GAN in PyTorch

7 minute read

In this blog post, we will be revisiting GANs, or general adversarial networks. This isn’t the first time we’ve seen GANs on this blog: we’ve implemented GANs in Keras, and we have also looked at the mathematics behind GANs. Well, this is somewhat of a repeat of what we’ve done, since all we’re doing here is reimplementing GANs using PyTorch, but I still think it’s worth a revisit.

As always, we start by importing the necessary modules in PyTorch, as well as other libraries.

import torch
from torch import nn
from torchvision import datasets, transforms
from torch.utils.data import DataLoader
from torchvision.utils import make_grid
import matplotlib.pyplot as plt
import numpy as np

Although we’ll be using CPU instead of GPUs, it’s always good to have a device object set up so that we can utilize GPUs should we run this script or notebook in a different environment.

device = torch.device("cuda" if torch.cuda.is_available() else "cpu")

We’re not going to do anything too fancy (and I learned from experience that vanilla GANs are incredibly hard to train and can produce artifact-ridden results). Let’s keep in simple this time and try to implement a GAN that generates MNIST images. Below are the configurations we will use for our GAN.

latent_size = 64
hidden_size = 256
image_size = 784
num_epochs = 20
batch_size = 64
lr = 0.0002
print_interval = 400
show_interval = num_epochs // 5

We can define a simple transformation that converts images to tensors, then applies a standard normalization procedure for easier training.

transform = transforms.Compose([
    transforms.ToTensor(),
    transforms.Normalize(mean=(0.5), std=(0.5)),
])

Next, we create a dataset object and a data loader that batches and shuffles post-transformation images for us.

dataset = datasets.MNIST(root="./data", download=True, transform=transform)
data_loader = DataLoader(dataset=dataset, batch_size=batch_size, shuffle=True, drop_last=True)

You might recall that GANs are composed of two different networks: a discriminator and a generator.
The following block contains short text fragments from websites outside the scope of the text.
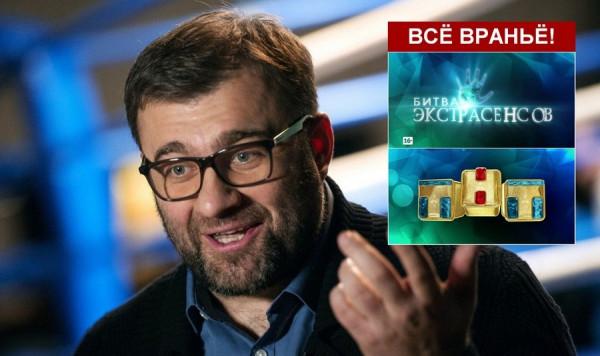 byivshiy-vedushhiy-bitvyi-ekstrasensov-mihail-porechenkov-o-teleshou-vsyo-vranyo2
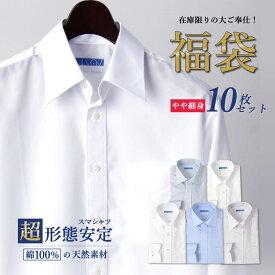 送料無料 福袋 10枚セット 超形態安定 ワイシャツ 長袖 綿100% ややスリム メンズ ノーアイロン ノンアイロン ボタンダウン Yシャツ 白 ブルー 青 ストライプ 無地 ビジネス 結婚式 形状安定 形状記憶 カッターシャツ ドレスシャツ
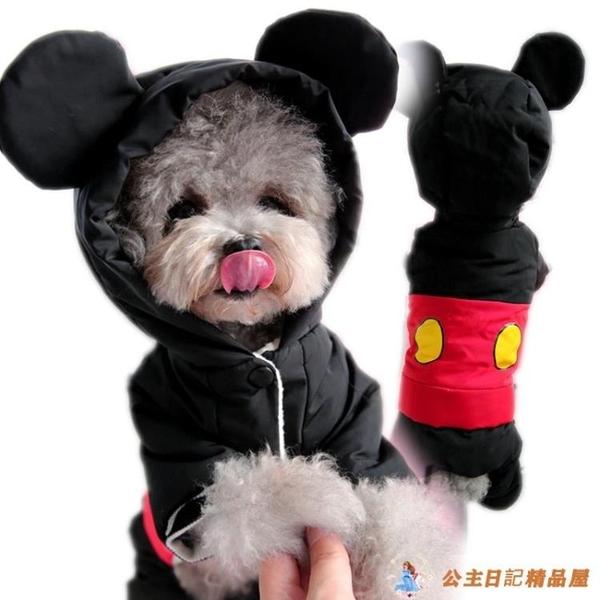 寵物衣米奇老鼠狗狗衣服棉衣小型犬四腳衣貓咪衣【公主日記】
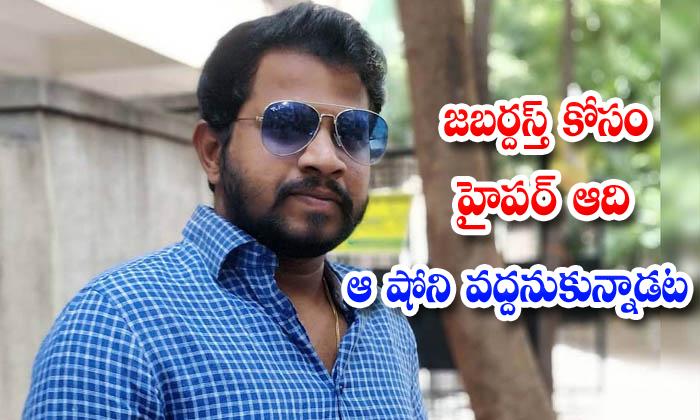 Hyper Aadi Jabardasth Big Boss Remmunaration
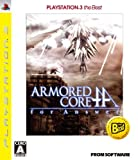 Armored Core: For Answer (PlayStation3 the Best) [Japan Import] by From Software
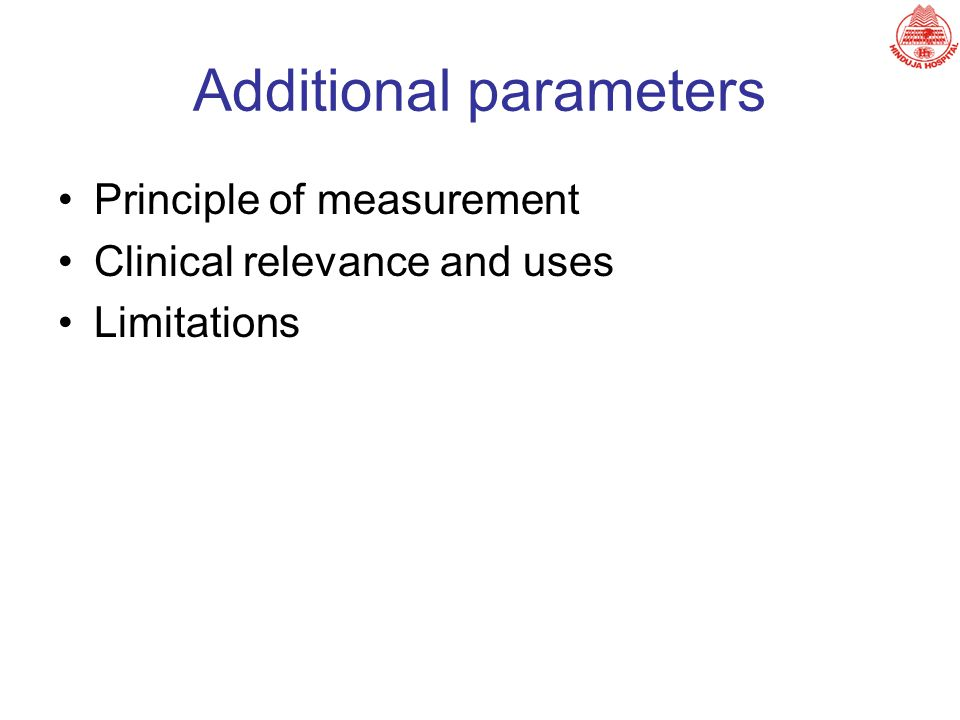Additional parameters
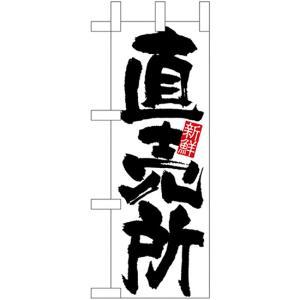 ミニのぼり 直売所 白ベタ黒文字 No.23835 (受注生産) noboristore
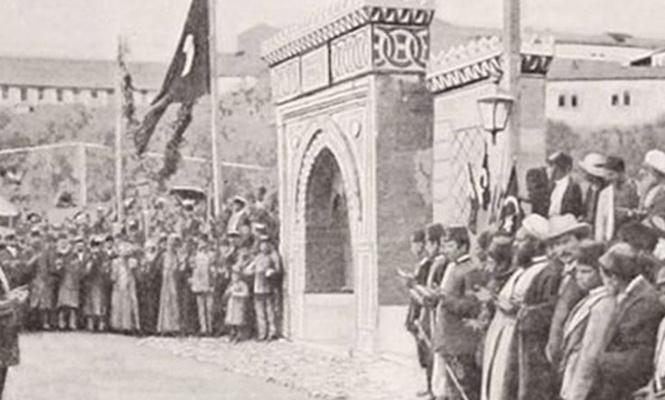 Osmanlı döneminde Kudüs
The discriminator, also metaphorically referred to as the police, is a classier that tries to determine whether a given data is real or fake, i.e. produced by the generator network. The generator, on the other hand, tries to generate images that are as realistic as possible, and so is referred to as the counterfeiter.

Below is our generator network. Although we could have created DCGANs, or deep convolutional adversarial networks, let’s go simple here and just use fully connected layers.

D = nn.Sequential(
    nn.Linear(image_size, hidden_size),
    nn.LeakyReLU(0.2),
    nn.Linear(hidden_size, hidden_size),
    nn.LeakyReLU(0.2),
    nn.Linear(hidden_size, 1),
    nn.Sigmoid(),
)

Notice that I’ve used the nn.Sequential PyTorch API instead of using class-based models. In this particular instance, we won’t have a complicated forward method, so the sequential API will suffice.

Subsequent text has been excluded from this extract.